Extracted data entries

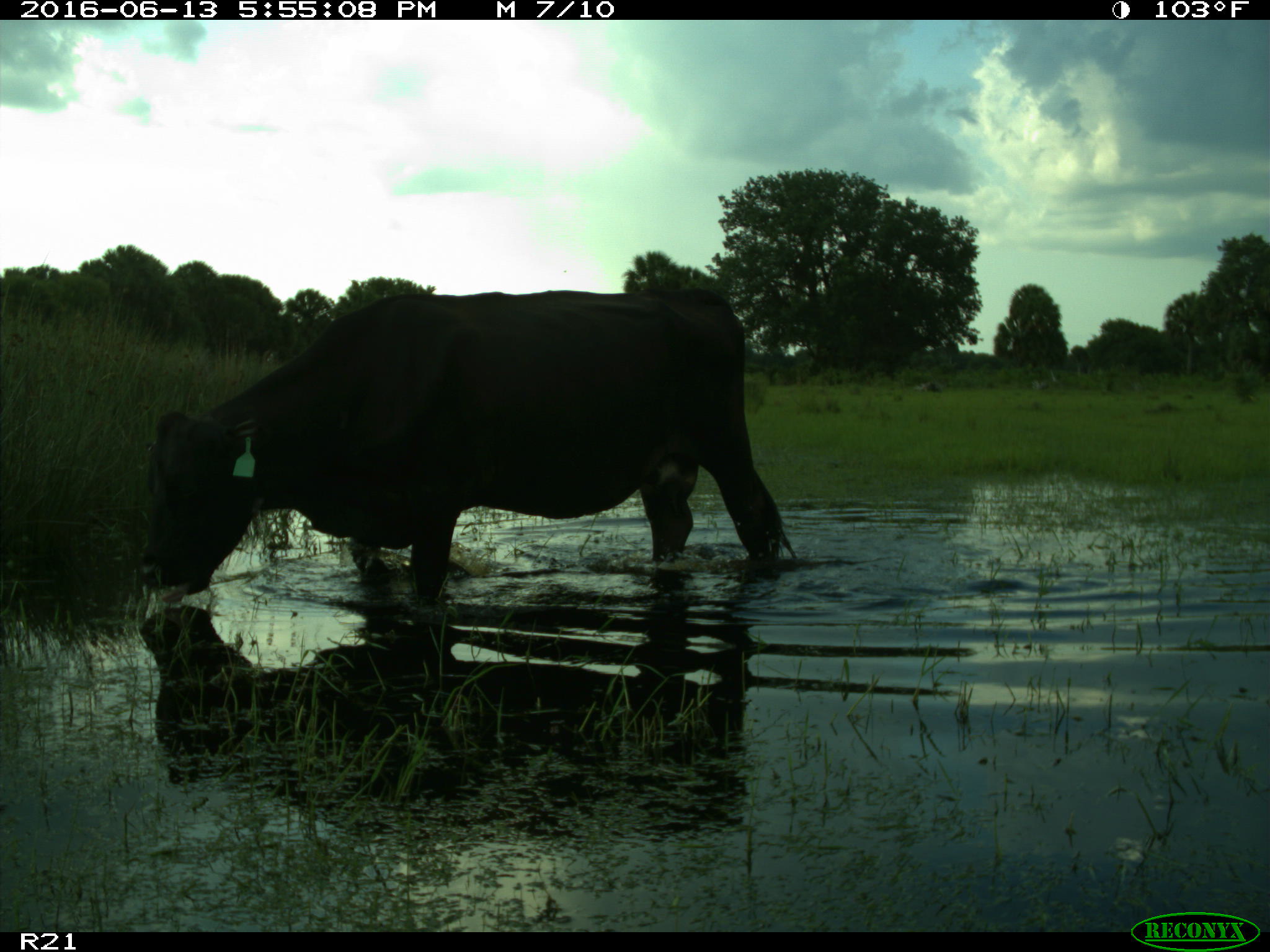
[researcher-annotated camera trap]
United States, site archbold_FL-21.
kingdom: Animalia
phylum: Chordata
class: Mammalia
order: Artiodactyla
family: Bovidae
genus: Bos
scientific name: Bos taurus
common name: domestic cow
...
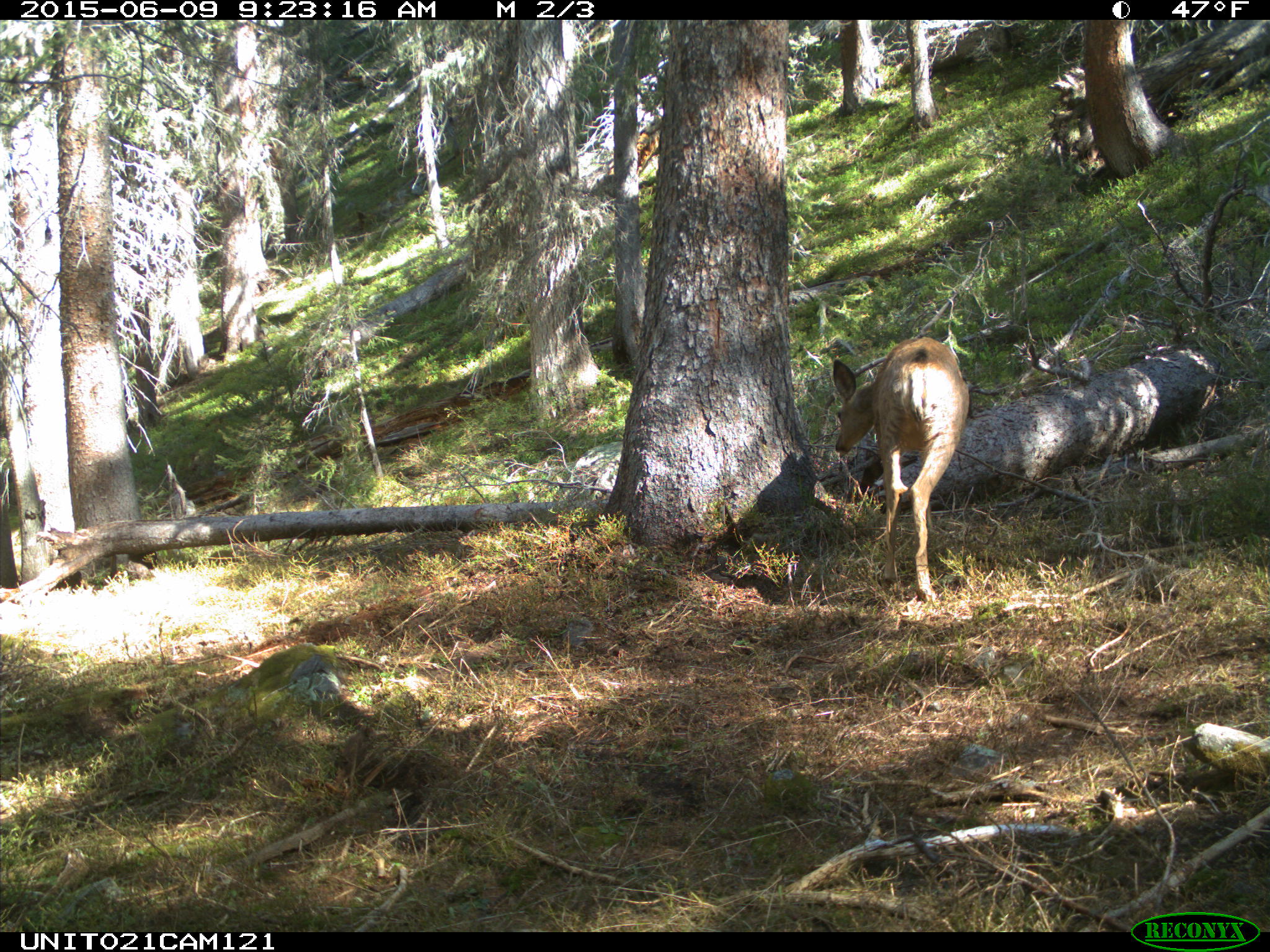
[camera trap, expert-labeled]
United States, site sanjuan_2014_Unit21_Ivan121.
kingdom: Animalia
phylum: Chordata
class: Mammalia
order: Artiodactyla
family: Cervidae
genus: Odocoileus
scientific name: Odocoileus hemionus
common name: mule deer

* [THE PROBLEM]
Above are the records; copy exactly the lines from the line with "[researcher-annotated camera trap]" through the line with "common name: domestic cow", both included.

* [ANSWER]
[researcher-annotated camera trap]
United States, site archbold_FL-21.
kingdom: Animalia
phylum: Chordata
class: Mammalia
order: Artiodactyla
family: Bovidae
genus: Bos
scientific name: Bos taurus
common name: domestic cow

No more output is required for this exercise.